ПИСЬМЕННОЕ ЗАДАНИЕ 1: В каком году автор воспоминаний о Московской консерватории поступил в неё?
ПИСЬМЕННОЕ ЗАДАНИЕ 2: По воспоминаниям о Московской консерватории объясните, почему автор не сможет подробно рассказать о каждом из музыкантов, у которых учился.
ПИСЬМЕННОЕ ЗАДАНИЕ 3: Перепишите без изменений фрагмент воспоминаний о Московской консерватории, начиная со слов "И всё же когда" и заканчивая словами "противоречия, и ошибки.".
───── ФРАГМЕНТ ТЕКСТА ─────
Воспоминания о Московской консерватории
Вл. Фере. В Москоской консерватории двадцатых годов (По личным воспоминаниям)
В 1921 году я поступил в консерваторию сразу по двум специальностям — композиции и фортепиано.
Придя в консерваторию с далеко не достаточной подготовкой, я проучился здесь свыше восьми лет, окончив её весной 1929 года по классу композиции и в январе 1930 года по классу фортепиано.
Мне довелось, а вернее посчастливилось, заниматься у таких выдающихся музыкантов, как Р. М. Глиэр, Г. Л. Катуар, Н. Я. Мясковский (по сочинению), А. Б. Гольденвейзер, С. Е. Фейнберг (по фортепиано).
В этих беглых заметках, ограниченных рамками небольшого очерка, я, разумеется, не смогу поделиться подробными воспоминаниями о каждом из этих замечательных людей и музыкантов. Постараюсь, лишь в меру своих скромных сил, передать, так сказать, атмосферу того времени, дух Московской консерватории двадцатых годов.
О годах своей юности мы всегда вспоминаем с чувством особой, быть может, даже преувеличенной нежности. Часто нам кажется, что раньше — «в наши годы» — всё было лучше, интересней, богаче по содержанию, чем теперь.
И всё же когда я обращаюсь мысленным взором к годам своей учёбы в консерватории, то есть к началу двадцатых годов, мне представляется, что та эпоха действительно отличалась огромным богатством внутреннего содержания, хотя были в нашей музыкальной практике и противоречия, и ошибки.
───── ИЗВЛЕЧЁННЫЕ ДАННЫЕ ─────
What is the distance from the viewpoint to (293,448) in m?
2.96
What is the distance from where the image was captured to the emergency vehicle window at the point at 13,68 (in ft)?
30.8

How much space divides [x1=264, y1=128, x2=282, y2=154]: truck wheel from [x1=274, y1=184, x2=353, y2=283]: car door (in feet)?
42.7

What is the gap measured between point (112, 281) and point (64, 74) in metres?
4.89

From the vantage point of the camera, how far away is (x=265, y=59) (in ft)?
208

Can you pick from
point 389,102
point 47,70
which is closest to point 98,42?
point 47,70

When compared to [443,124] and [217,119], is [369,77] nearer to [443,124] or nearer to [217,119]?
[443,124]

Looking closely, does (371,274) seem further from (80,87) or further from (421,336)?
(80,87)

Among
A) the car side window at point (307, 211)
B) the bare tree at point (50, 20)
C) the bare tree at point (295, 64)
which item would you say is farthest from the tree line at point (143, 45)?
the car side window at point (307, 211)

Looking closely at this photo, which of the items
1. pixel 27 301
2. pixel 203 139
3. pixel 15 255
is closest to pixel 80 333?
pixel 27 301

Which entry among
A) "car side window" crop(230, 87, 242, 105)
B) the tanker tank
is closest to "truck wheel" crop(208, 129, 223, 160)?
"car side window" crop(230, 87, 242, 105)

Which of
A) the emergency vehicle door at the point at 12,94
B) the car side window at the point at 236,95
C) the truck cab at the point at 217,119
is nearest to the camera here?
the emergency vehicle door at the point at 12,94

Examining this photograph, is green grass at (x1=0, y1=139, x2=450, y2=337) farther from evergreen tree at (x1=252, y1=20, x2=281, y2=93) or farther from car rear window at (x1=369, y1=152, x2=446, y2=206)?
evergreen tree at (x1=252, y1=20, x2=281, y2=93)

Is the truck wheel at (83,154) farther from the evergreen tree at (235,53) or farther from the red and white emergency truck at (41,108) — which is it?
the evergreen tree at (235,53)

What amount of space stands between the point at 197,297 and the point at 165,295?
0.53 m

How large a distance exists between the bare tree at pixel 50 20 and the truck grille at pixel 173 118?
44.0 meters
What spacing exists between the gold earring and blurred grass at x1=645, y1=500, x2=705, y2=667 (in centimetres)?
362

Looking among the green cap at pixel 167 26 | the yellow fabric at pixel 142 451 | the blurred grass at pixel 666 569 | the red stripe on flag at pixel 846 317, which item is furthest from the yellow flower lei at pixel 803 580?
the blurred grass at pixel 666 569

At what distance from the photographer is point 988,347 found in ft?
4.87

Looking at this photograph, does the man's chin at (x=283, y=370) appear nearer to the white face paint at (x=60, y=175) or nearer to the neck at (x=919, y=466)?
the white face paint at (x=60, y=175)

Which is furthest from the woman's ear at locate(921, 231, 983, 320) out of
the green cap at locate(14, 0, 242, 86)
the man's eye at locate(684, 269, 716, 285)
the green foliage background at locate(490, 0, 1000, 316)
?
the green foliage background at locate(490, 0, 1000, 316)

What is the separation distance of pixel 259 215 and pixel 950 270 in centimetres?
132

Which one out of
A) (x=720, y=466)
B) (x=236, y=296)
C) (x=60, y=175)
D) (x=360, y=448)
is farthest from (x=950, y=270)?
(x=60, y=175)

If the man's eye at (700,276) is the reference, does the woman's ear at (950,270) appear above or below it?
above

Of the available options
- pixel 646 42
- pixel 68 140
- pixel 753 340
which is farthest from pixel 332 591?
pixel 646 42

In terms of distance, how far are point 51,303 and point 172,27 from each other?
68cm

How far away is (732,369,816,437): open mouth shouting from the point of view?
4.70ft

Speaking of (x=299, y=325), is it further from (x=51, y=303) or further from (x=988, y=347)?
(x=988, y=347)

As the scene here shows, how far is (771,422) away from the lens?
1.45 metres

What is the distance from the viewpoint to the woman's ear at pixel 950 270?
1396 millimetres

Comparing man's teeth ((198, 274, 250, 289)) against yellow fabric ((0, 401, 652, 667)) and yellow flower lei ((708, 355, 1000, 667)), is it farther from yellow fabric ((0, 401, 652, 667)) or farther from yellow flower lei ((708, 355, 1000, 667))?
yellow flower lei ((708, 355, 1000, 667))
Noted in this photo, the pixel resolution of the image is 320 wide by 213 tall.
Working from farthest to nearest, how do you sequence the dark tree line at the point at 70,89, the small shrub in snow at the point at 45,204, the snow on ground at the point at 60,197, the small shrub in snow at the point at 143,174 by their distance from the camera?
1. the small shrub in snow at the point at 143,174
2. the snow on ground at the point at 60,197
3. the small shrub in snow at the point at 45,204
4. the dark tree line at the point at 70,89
─────
ОТВЕТ НА ЗАДАНИЕ 1: В 1921 году.

ОТВЕТ НА ЗАДАНИЕ 2: Его беглые заметки ограничены рамками небольшого очерка. Поэтому он лишь постарается передать атмосферу того времени, дух Московской консерватории двадцатых годов.

ОТВЕТ НА ЗАДАНИЕ 3:
И всё же когда я обращаюсь мысленным взором к годам своей учёбы в консерватории, то есть к началу двадцатых годов, мне представляется, что та эпоха действительно отличалась огромным богатством внутреннего содержания, хотя были в нашей музыкальной практике и противоречия, и ошибки.